Topic Included: | Formulas, Definitions & Exmaples. |
Main Topic: | Quantitative Aptitude. |
Quantitative Aptitude Sub-topic: | Time and Work Aptitude Notes & Questions. |
Questions for practice: | 10 Questions & Answers with Solutions. |
If there are two groups of workers \(x\) and \(y\). The group \(x\) is working to complete a task, where as group \(y\) is woking to destroy the task.
Here group \(x\) is doing positive work and group \(y\) is doing Negative work, then task will be completed $$ \left[Work \ of \ group \ x - Work \ of \ group \ y\right] $$
Note: We can also use this concept in the cases of Pipes and Cistern (Tank), discussed in the next chapter.
Example (1): \(P\) can finish a task in \(5 \ days\), where as \(Q\) can destroy the same task in \(10 \ days\). If they start working at the same time then how many days it will take to complete the task.

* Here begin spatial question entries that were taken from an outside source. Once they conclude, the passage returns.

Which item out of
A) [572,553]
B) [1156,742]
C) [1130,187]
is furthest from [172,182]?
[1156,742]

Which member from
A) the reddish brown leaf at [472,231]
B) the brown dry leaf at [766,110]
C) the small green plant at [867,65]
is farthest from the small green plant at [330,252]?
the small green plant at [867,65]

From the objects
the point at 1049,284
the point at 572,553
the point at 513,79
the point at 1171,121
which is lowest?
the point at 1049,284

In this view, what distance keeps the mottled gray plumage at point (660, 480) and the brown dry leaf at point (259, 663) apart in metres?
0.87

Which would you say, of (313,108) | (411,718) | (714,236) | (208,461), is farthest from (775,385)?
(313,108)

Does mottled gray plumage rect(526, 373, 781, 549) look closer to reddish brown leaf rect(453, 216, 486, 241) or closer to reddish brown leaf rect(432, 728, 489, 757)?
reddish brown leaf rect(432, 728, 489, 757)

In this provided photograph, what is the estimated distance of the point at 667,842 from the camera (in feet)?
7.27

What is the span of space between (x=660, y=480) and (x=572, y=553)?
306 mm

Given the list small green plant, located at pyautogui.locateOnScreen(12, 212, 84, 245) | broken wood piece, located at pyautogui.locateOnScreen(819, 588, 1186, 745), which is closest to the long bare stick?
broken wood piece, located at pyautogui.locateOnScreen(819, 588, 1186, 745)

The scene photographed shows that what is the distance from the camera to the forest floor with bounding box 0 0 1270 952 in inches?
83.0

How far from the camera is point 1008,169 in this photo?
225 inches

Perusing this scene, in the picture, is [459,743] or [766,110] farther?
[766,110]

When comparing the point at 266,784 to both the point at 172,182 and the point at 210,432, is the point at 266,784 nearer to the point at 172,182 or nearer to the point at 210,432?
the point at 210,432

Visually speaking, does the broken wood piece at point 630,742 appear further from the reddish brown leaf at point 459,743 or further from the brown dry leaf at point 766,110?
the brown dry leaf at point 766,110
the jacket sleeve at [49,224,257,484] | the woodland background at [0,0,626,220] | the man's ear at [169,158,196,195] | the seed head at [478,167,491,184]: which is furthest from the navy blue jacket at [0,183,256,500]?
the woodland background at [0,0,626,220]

Solution: \(P\) can finish a task in \(5 \ days\), so in one day \(P\) can finish \(\frac{1}{5}\) part of the task.\(Q\) can destroy the task in \(10 \ days\), so in one day \(Q\) can destroy \(\frac{1}{10}\) part of the task, then $$ \left[Work \ of \ P - Work \ of \ Q\right] $$ $$ \left[\frac{1}{5} - \frac{1}{10}\right] $$ $$ \left[\frac{2 - 1}{10}\right] = \frac{1}{10} $$
Hence task will be finish in \(10 \ days\).
Example (2): \(Jack\) can finish a task in \(20 \ days\), where as \(Johnson\) can destroy the same task in \(25 \ days\). If they start working at the same time then how many days it will take to complete the task.

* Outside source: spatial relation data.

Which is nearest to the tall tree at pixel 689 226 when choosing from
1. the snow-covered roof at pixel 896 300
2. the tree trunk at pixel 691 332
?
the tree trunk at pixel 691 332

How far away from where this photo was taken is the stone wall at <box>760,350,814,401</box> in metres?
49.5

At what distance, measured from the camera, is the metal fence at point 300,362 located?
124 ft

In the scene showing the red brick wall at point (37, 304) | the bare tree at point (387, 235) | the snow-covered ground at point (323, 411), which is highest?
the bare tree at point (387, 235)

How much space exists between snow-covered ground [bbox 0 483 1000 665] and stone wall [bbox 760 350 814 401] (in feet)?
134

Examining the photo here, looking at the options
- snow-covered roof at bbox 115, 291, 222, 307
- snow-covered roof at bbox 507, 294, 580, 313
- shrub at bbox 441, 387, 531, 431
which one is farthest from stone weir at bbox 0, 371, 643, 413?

Solution: \(Jack\) can finish a task in \(20 \ days\), so in one day \(Jack\) can finish \(\frac{1}{20}\) part of the task.\(Johnson\) can destroy the task in \(25 \ days\), so in one day \(Johnson\) can destroy \(\frac{1}{25}\) part of the task, then $$ \left[Work \ of \ Jack - Work \ of \ Johnson\right] $$ $$ \left[\frac{1}{20} - \frac{1}{25}\right] $$ $$ \left[\frac{5 - 4}{100}\right] = \frac{1}{100} $$
Hence task will be finish in \(100 \ days\).